Early identification of vEDS is crucial due to its severe vascular complications, which can start during adolescence and recur at unpredictable intervals 1. The most common complications involve medium-sized arteries, including dissections, aneurysms, arterial ruptures, and arteriovenous fistulas. Aortic dissection can occur without dilatation, and the rate of recurrence of organic complications in patients with vEDS is significant, with 1.6 events per 5-year period 1. Life expectancy is reduced, averaging 51 years, which underscores the importance of prompt diagnosis and management.

Management and Monitoring

Proper diagnosis allows for appropriate management strategies and monitoring for potential complications specific to vEDS. This includes close monitoring during pregnancy and delivery, as women with vEDS are at risk of increased bruising, hernias, varicosities, and rupture of large blood vessels 1. Postpartum hemorrhage may be severe, and incisions heal slowly, suggesting the use of retention sutures.
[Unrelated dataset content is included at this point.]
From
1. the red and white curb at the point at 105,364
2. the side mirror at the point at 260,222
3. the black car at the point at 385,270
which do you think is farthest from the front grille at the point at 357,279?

Given the high risk of vascular complications, patients with vEDS should be managed by a multidisciplinary team including cardiologists, geneticists, and obstetricians, especially during pregnancy.

From the Research

Ehlers-Danlos Syndrome Testing

• Ehlers-Danlos syndrome (EDS) is a heterogeneous group of connective tissue disorders characterized by hyperextensible skin, hypermobile joints, easy bruisability, and fragility of the connective tissues 2.
• The diagnosis of EDS is based on clinical assessment and phenotype-guided genetic testing, with most EDS subtypes being confirmed by genetic testing except for hypermobile EDS 2, 3.
• Molecular genetic testing can be used in combination with the 2017 clinical diagnostic criteria to establish an EDS diagnosis in children, with a correlation between generalized joint hypermobility, poor healing, easy bruising, atrophic scars, skin hyperextensibility, and developmental dysplasia of the hip with a positive molecular result 2.
• Different molecular genetic tests can be performed, including EDS panel, microarray, whole exome sequencing, single gene sequencing, familial variant testing, and other genetic panels 2.
• Skin biopsy with electron microscopy can be helpful in the decision process of whether and when to perform genetic testing 4.
• Accurate diagnosis of EDS is important for correct multidisciplinary management and is associated with better clinical outcomes for patients 5.
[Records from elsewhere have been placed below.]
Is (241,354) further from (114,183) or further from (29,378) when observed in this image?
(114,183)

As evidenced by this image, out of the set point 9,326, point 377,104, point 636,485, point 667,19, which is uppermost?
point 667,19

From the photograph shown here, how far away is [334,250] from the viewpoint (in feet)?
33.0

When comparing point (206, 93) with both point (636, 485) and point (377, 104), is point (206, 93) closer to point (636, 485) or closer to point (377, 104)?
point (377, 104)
Types of Ehlers-Danlos Syndrome

• There are 13 recognized EDS subtypes, with a wide degree of symptom overlap among subtypes and with other connective tissue disorders 5.
• Fourteen different types of EDS are recognized, of which the molecular cause is known for 13 types, caused by variants in 20 different genes 3.
• The hypermobile type of EDS has unknown molecular underpinnings 3.

Diagnosis and Management

• Management of EDS consists of a care team responsible for surveillance of major and organ-specific complications, integrated physical medicine and rehabilitation 3.
• No specific medical or genetic therapies are available for any type of EDS, and treatment modalities have variable success 6.
• Occupational therapy and bracing have been shown to be effective options for symptom relief, while neuropathic modulators are the least well tolerated 6.